The danger of the ambiguous title isn’t just that it’s silly. It’s that it detaches us from the reality of our contributions. When you spend all day ‘optimizing’ or ‘evangelizing,’ you lose the sense of what you’ve actually built. You become a cog that thinks it’s a motor. And when the company decides to ‘downsize‘-another beautiful example of linguistic cowardice-that ‘Chief Happiness Officer’ title isn’t going to pay the mortgage. It’s a coat of gold leaf over a rotting fence.
The Fact of the Matter
I finally picked up my phone. The screen was cracked in 5 different directions, a spiderweb of glass over the ‘Missed Call’ notification. I called my boss back. He started talking about a ‘new initiative to streamline our brand identity.’ I listened for 15 minutes as he used the word ‘iterative’ at least 15 times. When he finally paused for breath, I told him the Coca-Cola sign was done.
‘Great,’ he said. ‘But how does it fit into the new Legacy Preservation paradigm?’
‘It’s a red sign, Dave,’ I said. ‘It’s clean now. People can read it again.’

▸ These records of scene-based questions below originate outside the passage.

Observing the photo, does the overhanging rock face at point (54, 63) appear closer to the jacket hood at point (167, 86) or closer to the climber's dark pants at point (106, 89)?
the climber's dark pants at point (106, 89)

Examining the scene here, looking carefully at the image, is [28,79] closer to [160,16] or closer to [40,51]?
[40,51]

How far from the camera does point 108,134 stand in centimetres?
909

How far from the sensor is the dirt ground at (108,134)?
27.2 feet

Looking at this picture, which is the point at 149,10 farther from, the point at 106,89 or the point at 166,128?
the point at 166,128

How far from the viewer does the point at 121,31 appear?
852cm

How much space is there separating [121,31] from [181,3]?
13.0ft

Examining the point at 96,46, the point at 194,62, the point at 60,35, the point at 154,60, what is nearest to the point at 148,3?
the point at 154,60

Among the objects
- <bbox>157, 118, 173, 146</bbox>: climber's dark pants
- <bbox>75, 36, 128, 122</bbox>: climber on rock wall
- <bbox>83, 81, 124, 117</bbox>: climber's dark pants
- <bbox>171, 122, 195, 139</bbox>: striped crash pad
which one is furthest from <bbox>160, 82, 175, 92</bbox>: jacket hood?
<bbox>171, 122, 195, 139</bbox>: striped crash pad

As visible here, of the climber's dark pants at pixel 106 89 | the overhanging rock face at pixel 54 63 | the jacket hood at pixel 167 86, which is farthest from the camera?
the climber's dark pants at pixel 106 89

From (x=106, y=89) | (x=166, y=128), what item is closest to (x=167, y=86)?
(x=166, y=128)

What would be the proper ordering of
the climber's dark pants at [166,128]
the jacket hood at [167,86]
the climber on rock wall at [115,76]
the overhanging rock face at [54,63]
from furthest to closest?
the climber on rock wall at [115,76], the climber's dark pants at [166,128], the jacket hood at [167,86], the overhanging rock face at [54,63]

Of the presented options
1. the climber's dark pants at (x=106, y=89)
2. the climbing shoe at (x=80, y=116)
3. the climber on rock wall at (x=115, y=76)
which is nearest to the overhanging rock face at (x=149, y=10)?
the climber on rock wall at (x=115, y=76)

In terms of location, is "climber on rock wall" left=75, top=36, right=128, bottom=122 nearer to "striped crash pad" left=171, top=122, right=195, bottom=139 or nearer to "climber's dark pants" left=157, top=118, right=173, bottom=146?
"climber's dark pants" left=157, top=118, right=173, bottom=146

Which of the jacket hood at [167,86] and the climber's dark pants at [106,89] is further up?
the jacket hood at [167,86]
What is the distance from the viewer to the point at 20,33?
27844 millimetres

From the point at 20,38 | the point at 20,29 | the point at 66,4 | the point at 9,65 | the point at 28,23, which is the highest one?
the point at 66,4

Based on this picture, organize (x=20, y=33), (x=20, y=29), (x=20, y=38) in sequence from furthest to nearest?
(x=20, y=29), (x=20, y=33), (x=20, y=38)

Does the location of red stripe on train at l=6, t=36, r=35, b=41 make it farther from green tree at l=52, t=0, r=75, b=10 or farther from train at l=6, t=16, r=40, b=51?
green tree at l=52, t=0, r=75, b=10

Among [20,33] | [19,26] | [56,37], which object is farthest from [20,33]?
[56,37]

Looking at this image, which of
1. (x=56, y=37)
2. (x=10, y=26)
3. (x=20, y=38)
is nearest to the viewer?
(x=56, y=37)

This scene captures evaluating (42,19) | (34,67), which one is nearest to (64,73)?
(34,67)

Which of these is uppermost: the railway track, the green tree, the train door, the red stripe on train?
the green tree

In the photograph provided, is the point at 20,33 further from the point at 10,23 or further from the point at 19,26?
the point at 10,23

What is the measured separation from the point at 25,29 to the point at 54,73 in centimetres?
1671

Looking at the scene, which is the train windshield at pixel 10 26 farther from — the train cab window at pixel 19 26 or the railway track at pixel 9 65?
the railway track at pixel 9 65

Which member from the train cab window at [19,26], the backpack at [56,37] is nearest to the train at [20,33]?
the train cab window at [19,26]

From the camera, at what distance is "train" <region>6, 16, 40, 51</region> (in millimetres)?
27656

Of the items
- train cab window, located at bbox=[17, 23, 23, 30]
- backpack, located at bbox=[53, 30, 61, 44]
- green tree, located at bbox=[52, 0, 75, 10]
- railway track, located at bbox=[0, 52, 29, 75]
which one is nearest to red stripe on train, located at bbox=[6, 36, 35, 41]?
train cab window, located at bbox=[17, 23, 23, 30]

There was a long silence on the other end of the line. He didn’t know what to do with that. There was no jargon in my sentence. It was a statement of fact, stripped of all the ‘value-add’ bullshit he spent his days perfecting. It was just a sign. And I was just the man who fixed it.
Choosing Clarity Over Cardboard
I hung up-on purpose this time-and went back to the workbench. I have a 1935 ‘OPEN’ sign coming in tomorrow. It’s simple, it’s clear, and it’s beautiful. It doesn’t need to be a ‘Global Access Indicator.’ It just needs to let people know they can come inside. We could all use a little more of that. We could all use a little less ‘synergy’ and a lot more ‘open.’
Clarity
Tangible Result
Ambiguity
Illusory Power
In the end, the words we use to describe ourselves don’t matter nearly as much as the things we leave behind. I’d rather leave behind a 1955 sign that glows for another 85 years than a hundred ‘Growth Hacker’ titles that evaporate the moment the LinkedIn server goes down.